### RECORDS FOR THIS TASK

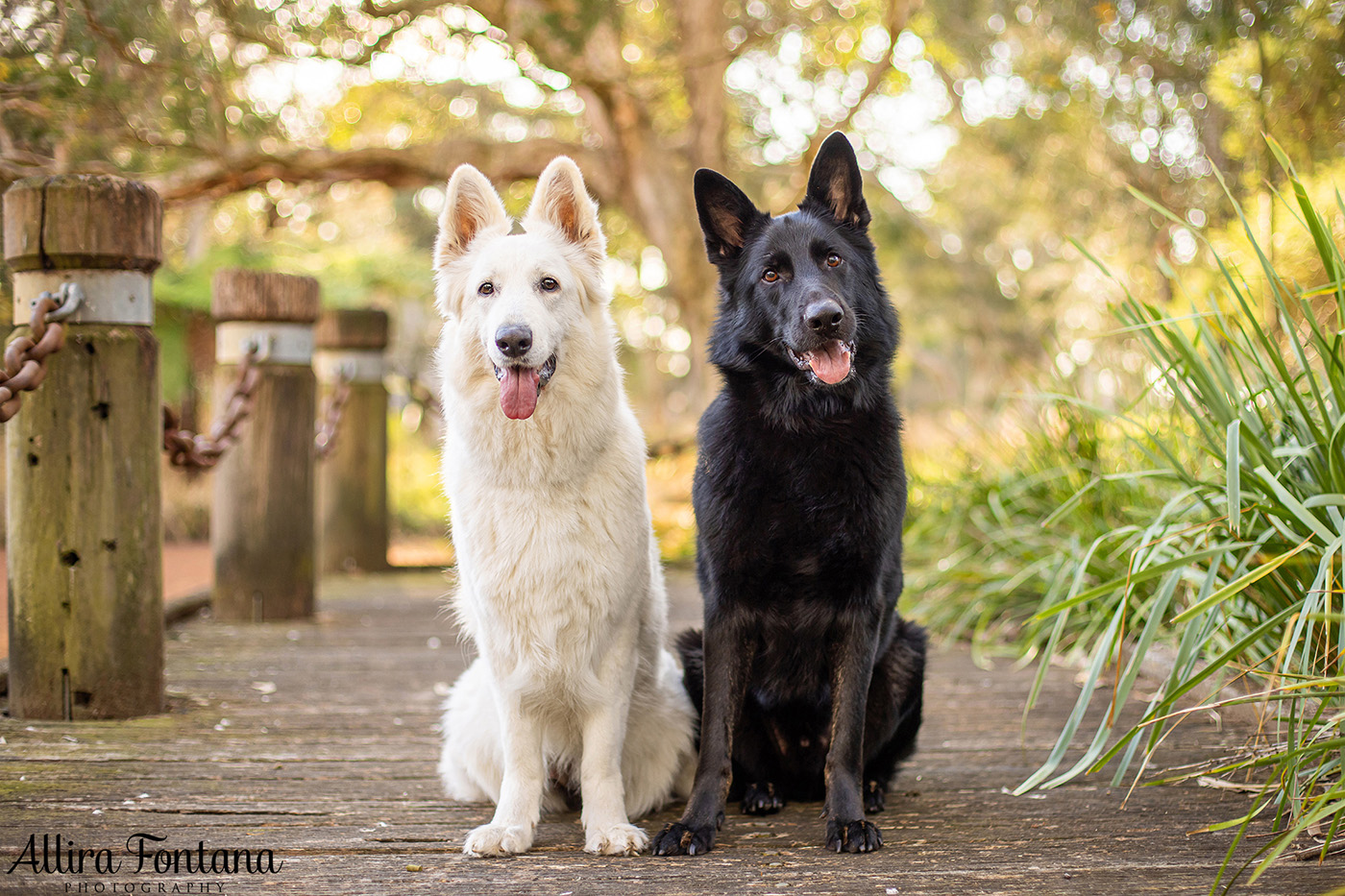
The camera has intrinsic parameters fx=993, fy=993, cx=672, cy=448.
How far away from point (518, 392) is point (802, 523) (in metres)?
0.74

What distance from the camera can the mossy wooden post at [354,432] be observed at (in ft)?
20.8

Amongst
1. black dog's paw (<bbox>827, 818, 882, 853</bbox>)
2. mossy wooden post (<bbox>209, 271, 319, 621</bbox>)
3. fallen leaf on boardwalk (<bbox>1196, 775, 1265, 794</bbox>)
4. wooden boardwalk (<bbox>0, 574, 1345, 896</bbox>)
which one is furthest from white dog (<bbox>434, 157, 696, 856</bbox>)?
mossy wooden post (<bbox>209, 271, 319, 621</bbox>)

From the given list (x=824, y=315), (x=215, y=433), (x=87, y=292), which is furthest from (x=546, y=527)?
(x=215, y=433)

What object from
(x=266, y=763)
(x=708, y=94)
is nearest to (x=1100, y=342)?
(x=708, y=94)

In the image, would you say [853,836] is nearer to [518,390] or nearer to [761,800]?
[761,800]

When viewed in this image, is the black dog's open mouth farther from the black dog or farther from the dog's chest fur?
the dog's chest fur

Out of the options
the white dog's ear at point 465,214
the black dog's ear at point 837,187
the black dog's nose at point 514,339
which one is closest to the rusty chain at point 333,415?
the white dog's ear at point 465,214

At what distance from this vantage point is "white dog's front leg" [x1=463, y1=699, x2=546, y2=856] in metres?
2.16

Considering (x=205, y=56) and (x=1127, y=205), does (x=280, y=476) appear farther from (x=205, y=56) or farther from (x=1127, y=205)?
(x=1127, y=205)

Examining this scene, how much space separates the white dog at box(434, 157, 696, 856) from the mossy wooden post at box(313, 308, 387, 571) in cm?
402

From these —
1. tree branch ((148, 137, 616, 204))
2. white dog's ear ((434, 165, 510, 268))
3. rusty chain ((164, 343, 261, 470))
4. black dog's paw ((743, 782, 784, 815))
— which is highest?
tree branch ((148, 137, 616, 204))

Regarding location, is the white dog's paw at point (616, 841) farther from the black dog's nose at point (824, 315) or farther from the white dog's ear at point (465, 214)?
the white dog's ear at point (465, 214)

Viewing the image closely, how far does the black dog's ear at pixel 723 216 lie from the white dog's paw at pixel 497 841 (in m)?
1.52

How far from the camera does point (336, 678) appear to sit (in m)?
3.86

######

- [WHAT TO DO] Copy the records word for word, starting at the line that contains "Regarding location, is" and continuing through the last line of the records, with both ends included.

- [CORRECT RESULT]
Regarding location, is the white dog's paw at point (616, 841) farther from the black dog's nose at point (824, 315) or farther from the white dog's ear at point (465, 214)?
the white dog's ear at point (465, 214)

Viewing the image closely, how far does the black dog's ear at pixel 723 216 lie from the white dog's paw at pixel 497 841 (in m)?
1.52

How far from the camera does point (336, 678) appear to sit (in m)?
3.86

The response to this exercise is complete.